The Joker System

What is written about the joker system can be find in the last pages of Boal's book, Theater of the Oppressed [Boal 1979]. The joker system is a theatrical form developed by Boal and his collaborators at the Arena Stage in Sao Paulo between 1968 and 1971. The genre is characterized by the mixing of fact and fiction, the shifting of roles during the play so that all actors play all characters, separation of actor and character through Brechtian techniques, and the introduction of the "joker" figure, both a narrator who addresses the audience directly and a "wild card" actor able to jump in and out of any role in the play.

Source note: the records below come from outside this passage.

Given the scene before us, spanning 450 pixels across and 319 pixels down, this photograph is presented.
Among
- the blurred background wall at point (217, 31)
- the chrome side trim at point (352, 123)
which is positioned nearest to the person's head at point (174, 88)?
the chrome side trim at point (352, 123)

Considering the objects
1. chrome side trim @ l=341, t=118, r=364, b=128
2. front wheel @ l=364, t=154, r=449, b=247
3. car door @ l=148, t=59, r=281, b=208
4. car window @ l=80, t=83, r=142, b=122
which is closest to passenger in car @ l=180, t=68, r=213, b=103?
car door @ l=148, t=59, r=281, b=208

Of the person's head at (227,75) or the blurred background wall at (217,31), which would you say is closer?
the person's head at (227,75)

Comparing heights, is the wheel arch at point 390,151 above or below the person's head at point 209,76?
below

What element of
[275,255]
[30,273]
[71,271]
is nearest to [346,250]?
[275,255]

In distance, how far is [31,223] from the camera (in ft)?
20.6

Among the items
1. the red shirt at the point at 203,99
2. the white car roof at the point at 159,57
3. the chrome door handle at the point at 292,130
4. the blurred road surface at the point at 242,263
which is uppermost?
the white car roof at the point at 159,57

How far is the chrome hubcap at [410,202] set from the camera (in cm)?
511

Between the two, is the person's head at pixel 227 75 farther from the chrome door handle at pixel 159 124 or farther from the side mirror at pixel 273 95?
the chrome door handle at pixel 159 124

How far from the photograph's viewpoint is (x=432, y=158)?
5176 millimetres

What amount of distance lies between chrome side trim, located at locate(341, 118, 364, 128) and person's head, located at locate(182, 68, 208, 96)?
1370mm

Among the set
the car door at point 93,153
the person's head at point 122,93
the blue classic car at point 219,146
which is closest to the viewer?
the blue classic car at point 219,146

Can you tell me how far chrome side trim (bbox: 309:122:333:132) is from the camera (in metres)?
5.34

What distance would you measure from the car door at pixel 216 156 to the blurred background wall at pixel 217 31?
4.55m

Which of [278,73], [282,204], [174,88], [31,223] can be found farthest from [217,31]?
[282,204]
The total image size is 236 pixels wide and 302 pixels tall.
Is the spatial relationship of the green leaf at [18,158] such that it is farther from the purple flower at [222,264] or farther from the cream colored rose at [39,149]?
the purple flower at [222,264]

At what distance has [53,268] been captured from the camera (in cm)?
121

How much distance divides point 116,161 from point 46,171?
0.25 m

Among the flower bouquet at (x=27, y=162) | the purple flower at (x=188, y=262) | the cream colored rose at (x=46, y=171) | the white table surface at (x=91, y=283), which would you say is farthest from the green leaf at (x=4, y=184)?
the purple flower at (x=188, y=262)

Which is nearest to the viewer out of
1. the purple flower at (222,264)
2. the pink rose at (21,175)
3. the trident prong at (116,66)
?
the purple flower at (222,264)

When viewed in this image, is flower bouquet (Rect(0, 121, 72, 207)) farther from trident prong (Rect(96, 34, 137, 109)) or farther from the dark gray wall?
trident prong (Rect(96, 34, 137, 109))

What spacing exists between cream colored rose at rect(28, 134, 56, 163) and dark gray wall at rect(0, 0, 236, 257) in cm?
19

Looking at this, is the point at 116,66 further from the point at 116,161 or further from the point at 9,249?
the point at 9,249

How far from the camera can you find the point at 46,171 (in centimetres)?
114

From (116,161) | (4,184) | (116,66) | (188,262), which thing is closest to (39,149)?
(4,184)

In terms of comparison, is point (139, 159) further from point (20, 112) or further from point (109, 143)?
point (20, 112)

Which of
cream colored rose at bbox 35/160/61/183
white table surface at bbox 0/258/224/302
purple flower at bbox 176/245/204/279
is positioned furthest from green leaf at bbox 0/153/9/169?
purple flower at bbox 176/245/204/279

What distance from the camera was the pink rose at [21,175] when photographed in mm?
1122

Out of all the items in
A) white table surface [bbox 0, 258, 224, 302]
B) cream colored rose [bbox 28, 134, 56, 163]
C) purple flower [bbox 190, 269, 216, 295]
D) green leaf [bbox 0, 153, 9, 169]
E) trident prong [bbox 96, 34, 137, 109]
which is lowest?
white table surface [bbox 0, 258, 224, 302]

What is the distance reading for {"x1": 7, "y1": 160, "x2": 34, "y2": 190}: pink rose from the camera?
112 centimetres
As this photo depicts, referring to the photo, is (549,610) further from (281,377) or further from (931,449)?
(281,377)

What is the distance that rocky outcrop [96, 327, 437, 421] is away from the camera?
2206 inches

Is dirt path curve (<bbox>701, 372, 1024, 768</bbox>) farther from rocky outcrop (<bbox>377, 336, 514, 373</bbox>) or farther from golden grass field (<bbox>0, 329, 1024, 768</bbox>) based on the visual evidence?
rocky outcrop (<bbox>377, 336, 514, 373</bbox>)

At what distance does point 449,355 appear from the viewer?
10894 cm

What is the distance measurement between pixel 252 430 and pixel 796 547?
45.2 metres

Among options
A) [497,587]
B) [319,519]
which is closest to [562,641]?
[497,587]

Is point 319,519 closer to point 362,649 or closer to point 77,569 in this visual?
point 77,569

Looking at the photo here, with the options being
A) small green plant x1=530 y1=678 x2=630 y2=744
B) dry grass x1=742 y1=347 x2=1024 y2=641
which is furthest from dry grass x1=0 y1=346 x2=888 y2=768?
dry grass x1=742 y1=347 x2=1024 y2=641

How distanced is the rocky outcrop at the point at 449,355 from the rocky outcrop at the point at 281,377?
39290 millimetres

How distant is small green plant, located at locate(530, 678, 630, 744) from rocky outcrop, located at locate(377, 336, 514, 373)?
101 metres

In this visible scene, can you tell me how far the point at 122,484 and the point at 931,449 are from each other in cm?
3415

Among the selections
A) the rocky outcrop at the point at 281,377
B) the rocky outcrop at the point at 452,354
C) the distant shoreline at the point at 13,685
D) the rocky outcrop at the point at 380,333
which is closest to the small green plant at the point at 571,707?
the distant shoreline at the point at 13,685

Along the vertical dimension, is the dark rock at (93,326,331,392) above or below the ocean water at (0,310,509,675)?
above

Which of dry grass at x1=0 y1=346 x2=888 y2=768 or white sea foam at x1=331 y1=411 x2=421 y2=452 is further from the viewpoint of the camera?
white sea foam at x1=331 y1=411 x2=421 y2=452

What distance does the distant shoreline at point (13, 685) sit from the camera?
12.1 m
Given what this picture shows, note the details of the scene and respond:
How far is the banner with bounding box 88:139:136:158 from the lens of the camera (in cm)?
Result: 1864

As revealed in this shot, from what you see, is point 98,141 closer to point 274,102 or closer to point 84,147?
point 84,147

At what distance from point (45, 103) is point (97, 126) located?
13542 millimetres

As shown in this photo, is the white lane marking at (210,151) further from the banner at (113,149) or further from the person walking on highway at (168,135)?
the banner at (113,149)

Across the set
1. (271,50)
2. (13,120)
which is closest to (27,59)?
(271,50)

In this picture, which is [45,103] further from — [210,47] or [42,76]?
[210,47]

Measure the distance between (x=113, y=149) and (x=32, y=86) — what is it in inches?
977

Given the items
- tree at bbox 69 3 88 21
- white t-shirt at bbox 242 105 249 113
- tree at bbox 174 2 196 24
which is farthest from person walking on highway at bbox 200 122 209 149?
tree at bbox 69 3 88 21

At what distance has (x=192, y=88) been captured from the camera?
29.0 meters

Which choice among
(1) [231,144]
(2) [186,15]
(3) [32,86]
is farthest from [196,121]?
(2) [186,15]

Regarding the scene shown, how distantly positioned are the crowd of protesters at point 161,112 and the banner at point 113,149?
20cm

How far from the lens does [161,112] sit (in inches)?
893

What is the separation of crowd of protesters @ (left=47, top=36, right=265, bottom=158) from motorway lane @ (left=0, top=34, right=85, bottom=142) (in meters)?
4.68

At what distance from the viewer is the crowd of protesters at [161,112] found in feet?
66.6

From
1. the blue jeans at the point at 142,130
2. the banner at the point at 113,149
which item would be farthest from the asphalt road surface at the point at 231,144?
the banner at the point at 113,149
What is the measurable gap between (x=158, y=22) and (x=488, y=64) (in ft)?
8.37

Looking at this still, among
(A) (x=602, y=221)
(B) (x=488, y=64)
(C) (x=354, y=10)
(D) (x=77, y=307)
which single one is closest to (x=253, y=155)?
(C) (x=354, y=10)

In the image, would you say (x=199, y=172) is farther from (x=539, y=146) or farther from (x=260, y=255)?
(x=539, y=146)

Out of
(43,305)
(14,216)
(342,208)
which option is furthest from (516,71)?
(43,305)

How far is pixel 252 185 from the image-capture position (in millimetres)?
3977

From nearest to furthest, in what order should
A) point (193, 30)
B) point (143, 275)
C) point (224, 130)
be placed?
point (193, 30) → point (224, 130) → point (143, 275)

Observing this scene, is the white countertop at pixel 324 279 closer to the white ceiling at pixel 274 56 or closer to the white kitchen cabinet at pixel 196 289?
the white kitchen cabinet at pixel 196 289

As Boal's work has been jokered by practitioners in more and more countries addressing complex intersections/issues of ethnicity, race, class, and gender with increasingly more diverse and non-discrete communities (homogeneous is harder and harder to define), the joker system is on the cusp of rediscovery. Methodologically, the joker system embraces interchangeability and multiplicity. At the same time, the artistic predispositions of the joker system foreground techniques that analytically deconstruct habits of thought, action, and time; they foster positive disorientation, the kind that demands new and/or deeper insight. This is done in several ways including:

1) stylistic eclecticism through the juxtaposition of very different performance genres (such as melodrama, realism, pastoral, tragicomedy) and forms (lectures, debates, interviews) within one piece;

2) sudden unexplained interruptions, re-directions, and twists {new window};

3) music, serving as an independent language that could enhance or contradict the meaning of the spoken text or action;

4) distorting linear time (e.g. staging the result of an action before staging the action —an actor falls to the ground followed by another actor throwing a punch) and distorting space (e.g. two boxers fight at a distance)

In the joker system, the joker has a polyvalent role as director, master of ceremonies, or exegete, representing the author who knows story, plot development, and outcome as no individual character can. Empathic feelings are problematized by fostering a "magical reality"—one beyond the space and time of the characters. In this function the joker is a theorist. S/he is also a trickster who employs an aesthetic of ambiguity to obscure easy answers, to discourage heroism, and to deem submissiveness untenable. [Schutzman 1994: 147].

While the fundamental notions of the joker system remain alive theoretically, the actual techniques have not been practiced by Boal or Boal practitioners (to my knowledge) for decades. The reason for this may be that the techniques had been used primarily as rehearsal and performance techniques, not workshop techniques, and it is the workshop techniques that are being disseminated primarily. I see promise in adapting the joker system pedagogically, particularly toward maximizing the non-dualistic aspects of the TO repertoire.